■ ПИСЬМЕННОЕ ЗАДАНИЕ A ■
Найдите и выпишите все строки записей, где встречается слово «potted», с учетом регистра букв.

:: ПРИВЕДЁННЫЙ ТЕКСТ ::

Может быть, эти меры были несколько строги; либералы, наверное, найдут, что они были даже очень круты, даже ужасны и несправедливы. Но мы прежде всего находим, что они внушены были бурбонскому правительству чувством самосохранения и, следовательно, были весьма благоразумны; ибо что же может быть благоразумнее самосохранения? Тут правительство действовало уже не по соображениям отвлеченной справедливости, а единственно соразмеряя свои меры с величиною скандала, произведенного в публике. В 1847 году, например, когда умы были очень возбуждены, оно запретило даже перепечатывать либеральные буллы Пия IX и преследовало его портреты – не по недостатку уважения к святому отцу, а единственно потому, что тогда в почитании Пия IX высказывался либерализм беспокойных людей[54]{57}. Это уменье соображаться с обстоятельствами в своих отношениях к литературе никогда не покидало бурбонское правительство. Вот чем объясняются, между прочим, местные запрещения, которые так удивляли многих в королевстве Обеих Сицилий. Аббат Мингон упоминает, что не мог найти в Неаполе некоторых сочинений, изданных в Палермо; может быть, они потому и появились в Палермо, что в Неаполе их бы не пропустили. Впрочем, в последствии времени издано было повеление, по которому всякое сочинение, заключавшее в себе более печатного листа, должно было из Сицилии присылаться в главную цензуру в Неаполь. Вообще, когда было замечено, что сицильянцы отличаются несколько вольным духом, то на них стали смотреть гораздо строже. Например, сочинения Макиавелли и Альфиери, допущенные свободно в Неаполе, для Сицилии были запрещены. Даже и в городах самой Сицилии была разница: например, «История Италии» Ботты, напечатанная в Палермо, была запрещена в Мессине[55].

Во всех подобных мерах не одна мысль о поддержке своего значения управляла Фердинандом, но также и стремление удержать свой принцип. Он знал, что его личное значение нисколько не уменьшится от разрешения той или другой книги, допущения в публике тех или иных суждений; но он был убежден, что, по его собственным словам, «народ его не имеет надобности думать»; он сам хотел управлять всем безответственно, не соображаясь ни с чем, кроме своей воли. Этим объясняются, между прочим, даже его неприятности с иезуитами, которых он очень уважал, но не хотел допустить, как силу, противодействующую ему. Впрочем, как бы то ни было, главное для нас то, что в неаполитанской науке, литературе, искусствах – не могло быть, по крайней мере в течение двух поколений, ничего противного правительству Бурбонов и их принципам. Духовенство, цензура, полиция, сам король – заботились совокупно о том, чтобы содержать народ в строжайшем порядке и чистейшей нравственности. Известно, что Фердинанд входил во все мелочи управления, и цензурная часть в самом обширном смысле была не последнею его заботою. Много раз приводили анекдоты о его стараниях относительно нравственности в искусствах: он, например, велел закрыть в Бурбонском музее картины и статуи, изображавшие нагое тело; он приказал поместить Венеру Каллипигию в особом кабинете, куда запрещен был вход публике; он сам определял длину юбок театральных танцовщиц и издал повеление, чтобы трико, в которое они одеваются, было зеленого цвета, так как это менее может раздражать воображение… Все это, собственно, не имело ни малейшего политического значения; но понятно, что, привыкши к такому режиму, общество и ни в чем другом уже не осмеливалось вольничать и предъявлять те или другие требования, а терпеливо ожидало, что ему прикажут. Таким образом, Фердинанд постоянно сохранял полный произвол в своих действиях и в течение своего царствования успел привести к молчанию даже смелых и говорливых; остальные же, по-видимому, потеряли даже и мысль о том, чтобы затевать что-нибудь в противность существующему порядку.

:::
:: ПРЕДОСТАВЛЕННЫЕ ДАННЫЕ ::

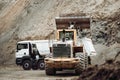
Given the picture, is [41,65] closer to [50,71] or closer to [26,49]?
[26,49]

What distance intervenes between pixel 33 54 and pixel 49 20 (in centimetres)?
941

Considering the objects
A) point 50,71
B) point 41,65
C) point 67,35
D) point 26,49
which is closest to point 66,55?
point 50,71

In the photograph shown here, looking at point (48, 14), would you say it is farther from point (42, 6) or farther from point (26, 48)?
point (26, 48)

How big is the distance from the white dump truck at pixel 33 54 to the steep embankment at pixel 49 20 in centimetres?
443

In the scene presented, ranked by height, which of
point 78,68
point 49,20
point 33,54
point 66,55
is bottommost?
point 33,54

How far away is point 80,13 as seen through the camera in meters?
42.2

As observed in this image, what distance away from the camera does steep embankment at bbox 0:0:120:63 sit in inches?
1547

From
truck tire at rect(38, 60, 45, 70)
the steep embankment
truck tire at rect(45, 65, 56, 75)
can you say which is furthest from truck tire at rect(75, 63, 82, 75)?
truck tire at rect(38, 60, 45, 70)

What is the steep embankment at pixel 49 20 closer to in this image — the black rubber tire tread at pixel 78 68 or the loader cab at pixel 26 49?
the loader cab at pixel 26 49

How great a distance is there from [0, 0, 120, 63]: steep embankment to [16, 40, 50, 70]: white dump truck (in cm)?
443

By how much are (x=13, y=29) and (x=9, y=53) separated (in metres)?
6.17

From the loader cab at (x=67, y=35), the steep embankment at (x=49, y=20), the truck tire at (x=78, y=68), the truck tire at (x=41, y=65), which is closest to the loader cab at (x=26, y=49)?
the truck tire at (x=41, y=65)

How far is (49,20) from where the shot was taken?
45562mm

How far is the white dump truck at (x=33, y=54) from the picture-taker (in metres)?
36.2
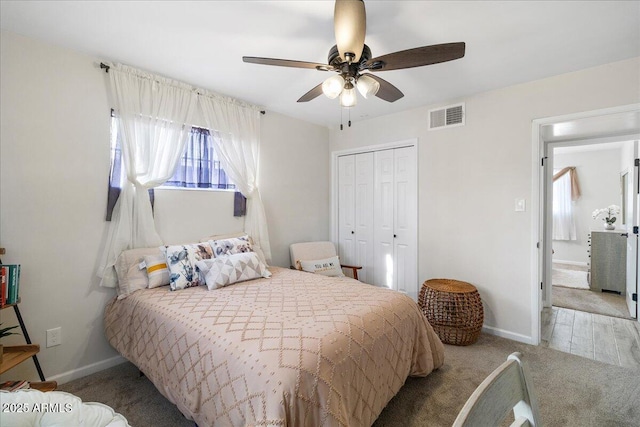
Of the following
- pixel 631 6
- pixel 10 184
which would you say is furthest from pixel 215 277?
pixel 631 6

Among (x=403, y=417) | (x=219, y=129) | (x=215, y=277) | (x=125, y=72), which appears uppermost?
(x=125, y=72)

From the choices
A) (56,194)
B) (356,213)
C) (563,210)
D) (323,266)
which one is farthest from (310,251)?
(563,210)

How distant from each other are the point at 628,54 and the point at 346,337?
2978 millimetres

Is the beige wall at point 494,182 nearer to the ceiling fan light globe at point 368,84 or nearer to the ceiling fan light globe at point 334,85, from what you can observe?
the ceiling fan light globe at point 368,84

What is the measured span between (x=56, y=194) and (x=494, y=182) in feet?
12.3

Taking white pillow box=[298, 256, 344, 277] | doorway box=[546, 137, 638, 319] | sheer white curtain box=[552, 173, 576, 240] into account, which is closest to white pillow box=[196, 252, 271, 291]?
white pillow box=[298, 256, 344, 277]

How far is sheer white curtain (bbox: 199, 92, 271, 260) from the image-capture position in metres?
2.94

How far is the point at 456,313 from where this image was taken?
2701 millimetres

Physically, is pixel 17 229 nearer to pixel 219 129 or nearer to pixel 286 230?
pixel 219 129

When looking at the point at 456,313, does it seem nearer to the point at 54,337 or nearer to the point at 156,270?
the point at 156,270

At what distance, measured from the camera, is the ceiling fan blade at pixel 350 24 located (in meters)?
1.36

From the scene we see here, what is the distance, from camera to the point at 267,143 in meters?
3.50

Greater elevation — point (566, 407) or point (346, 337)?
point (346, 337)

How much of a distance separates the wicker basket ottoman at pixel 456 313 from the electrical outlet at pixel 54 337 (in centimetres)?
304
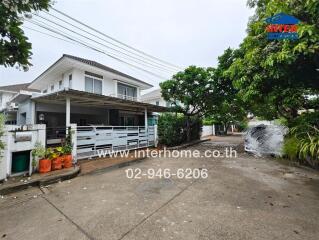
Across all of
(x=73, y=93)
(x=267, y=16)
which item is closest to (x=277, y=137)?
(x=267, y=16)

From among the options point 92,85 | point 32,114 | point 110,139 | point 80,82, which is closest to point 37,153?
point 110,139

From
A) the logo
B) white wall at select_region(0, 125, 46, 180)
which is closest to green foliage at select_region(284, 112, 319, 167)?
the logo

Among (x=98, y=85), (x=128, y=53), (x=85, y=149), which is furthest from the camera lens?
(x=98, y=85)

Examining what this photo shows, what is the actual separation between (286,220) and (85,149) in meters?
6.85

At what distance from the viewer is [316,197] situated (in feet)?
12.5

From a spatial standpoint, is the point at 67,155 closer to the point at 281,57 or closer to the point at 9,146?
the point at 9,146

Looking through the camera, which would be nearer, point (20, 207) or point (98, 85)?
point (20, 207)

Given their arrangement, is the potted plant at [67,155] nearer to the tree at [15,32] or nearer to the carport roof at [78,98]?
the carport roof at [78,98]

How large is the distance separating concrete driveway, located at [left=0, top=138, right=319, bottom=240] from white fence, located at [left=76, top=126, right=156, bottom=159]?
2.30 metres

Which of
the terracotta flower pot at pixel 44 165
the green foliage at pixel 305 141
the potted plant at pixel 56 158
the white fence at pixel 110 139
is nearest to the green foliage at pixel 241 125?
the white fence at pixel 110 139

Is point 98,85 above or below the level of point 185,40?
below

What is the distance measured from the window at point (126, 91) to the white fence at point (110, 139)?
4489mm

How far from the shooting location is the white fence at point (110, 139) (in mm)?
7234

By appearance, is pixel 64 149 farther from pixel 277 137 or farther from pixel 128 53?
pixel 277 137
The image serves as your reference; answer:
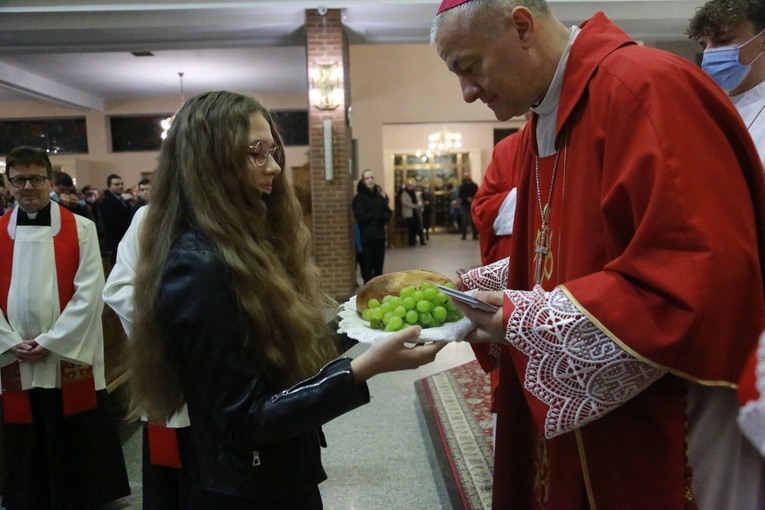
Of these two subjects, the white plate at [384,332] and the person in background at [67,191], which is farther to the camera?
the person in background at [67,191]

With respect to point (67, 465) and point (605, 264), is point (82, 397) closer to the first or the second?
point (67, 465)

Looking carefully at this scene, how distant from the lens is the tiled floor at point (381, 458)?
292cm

:::

■ ПИСЬМЕННОЕ ЗАДАНИЕ B ■
Проверьте, согласуются ли с приведенным текстом три утверждения. Для каждого ответьте «да» или «нет» и дословно процитируйте решающие слова текста.
(i) В 1847 году правительство запретило перепечатывать буллы Пия IX.
(ii) Сочинения Макиавелли и Альфиери были запрещены в Неаполе.
(iii) Фердинанд распорядился, чтобы трико танцовщиц было зеленого цвета.

■ РЕШЕНИЕ ЗАДАНИЯ A ■
Given their arrangement, is the potted plant at [67,155] nearer to the tree at [15,32] or nearer to the carport roof at [78,98]?
the potted plant at pixel 56 158

■ РЕШЕНИЕ ЗАДАНИЯ B ■
(i) Да: «оно запретило даже перепечатывать либеральные буллы Пия IX».
(ii) Нет: «сочинения Макиавелли и Альфиери, допущенные свободно в Неаполе, для Сицилии были запрещены».
(iii) Да: «издал повеление, чтобы трико, в которое они одеваются, было зеленого цвета».